§ Aim of the exercise
Your copy starts at the line containing "content_type: text/html; charset=UTF-8" and ends at the last line below. Copy exactly, without pictures.

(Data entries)
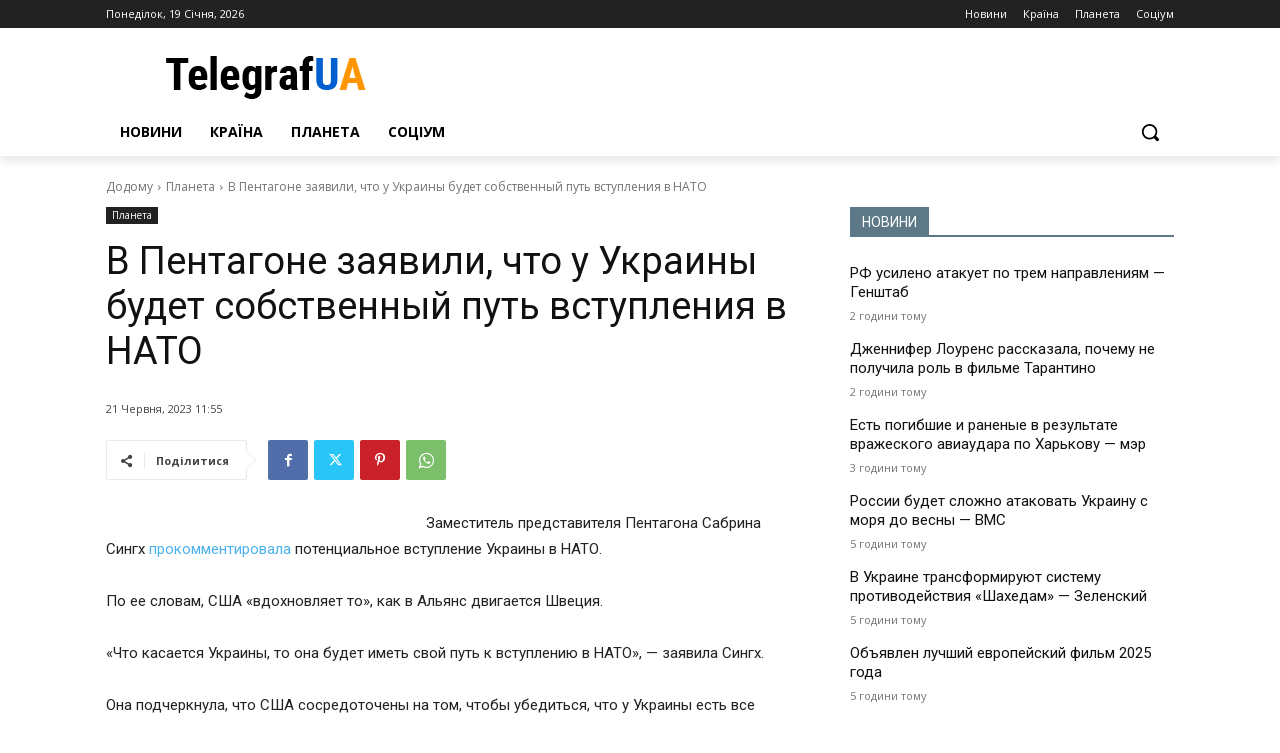

--- FILE ---
content_type: text/html; charset=UTF-8
request_url: https://telegrafua.com/wp-admin/admin-ajax.php?td_theme_name=Newspaper&v=12.6.9
body_size: -247
content:
{"35118":11}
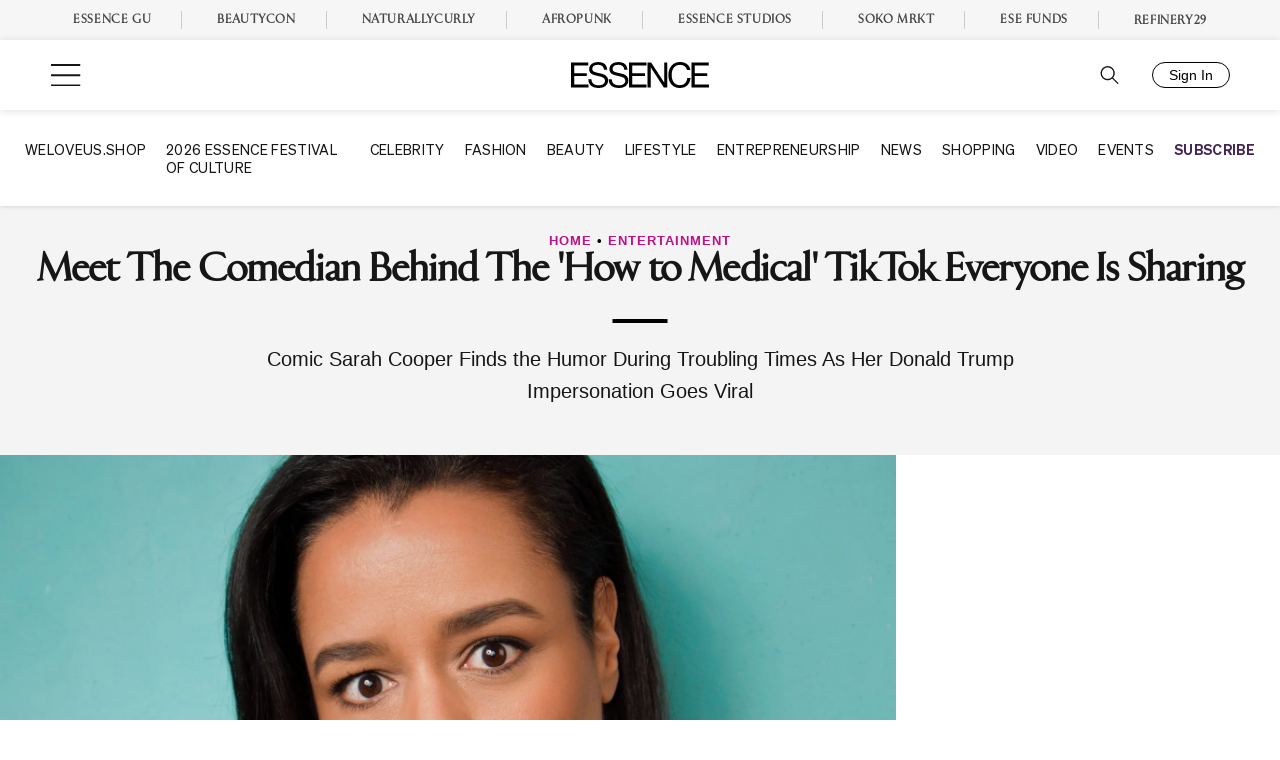

--- FILE ---
content_type: application/javascript
request_url: https://lal.p7cloud.net/silo54/?aspan=YXJjc3Bhbi11c2VyOmFyY3NwYW4tZHJvd3NzYXA&SECOND=0&MINUTE=41&HOUR=22&COOKIE=1&DAY=4&BROWSER=1&ENGAGEMENT=0&EVENTS_AND_ATTRACTIONS=1&MUSIC_AND_AUDIO=1&POP_CULTURE=1&TELEVISION=1&endpoints=Vdct7F7i/Auto
body_size: -10
content:
aspan.setScore([{"score": 0.6342756716722736, "cid": "Vdct7F7i", "model": "Auto"}]);

--- FILE ---
content_type: text/plain;charset=UTF-8
request_url: https://c.pub.network/v2/c
body_size: -261
content:
b88bf6bb-2a4d-4aff-b47d-69bc705a728e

§ Completed task
content_type: text/html; charset=UTF-8
request_url: https://telegrafua.com/wp-admin/admin-ajax.php?td_theme_name=Newspaper&v=12.6.9
body_size: -247
content:
{"35118":11}

--- FILE ---
content_type: application/javascript
request_url: https://lal.p7cloud.net/silo54/?aspan=YXJjc3Bhbi11c2VyOmFyY3NwYW4tZHJvd3NzYXA&SECOND=0&MINUTE=41&HOUR=22&COOKIE=1&DAY=4&BROWSER=1&ENGAGEMENT=0&EVENTS_AND_ATTRACTIONS=1&MUSIC_AND_AUDIO=1&POP_CULTURE=1&TELEVISION=1&endpoints=Vdct7F7i/Auto
body_size: -10
content:
aspan.setScore([{"score": 0.6342756716722736, "cid": "Vdct7F7i", "model": "Auto"}]);

--- FILE ---
content_type: text/plain;charset=UTF-8
request_url: https://c.pub.network/v2/c
body_size: -261
content:
b88bf6bb-2a4d-4aff-b47d-69bc705a728e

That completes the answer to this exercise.